Where a line contains "kingdom: Animalia", start there and write out that line and each one after it, word for word, through the final line of the entries; add nothing else.

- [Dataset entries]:
▶
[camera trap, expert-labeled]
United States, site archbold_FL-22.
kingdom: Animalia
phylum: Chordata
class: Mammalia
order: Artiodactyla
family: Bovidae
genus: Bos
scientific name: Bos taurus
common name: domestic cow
◀
- [Reply to the task]:
kingdom: Animalia
phylum: Chordata
class: Mammalia
order: Artiodactyla
family: Bovidae
genus: Bos
scientific name: Bos taurus
common name: domestic cow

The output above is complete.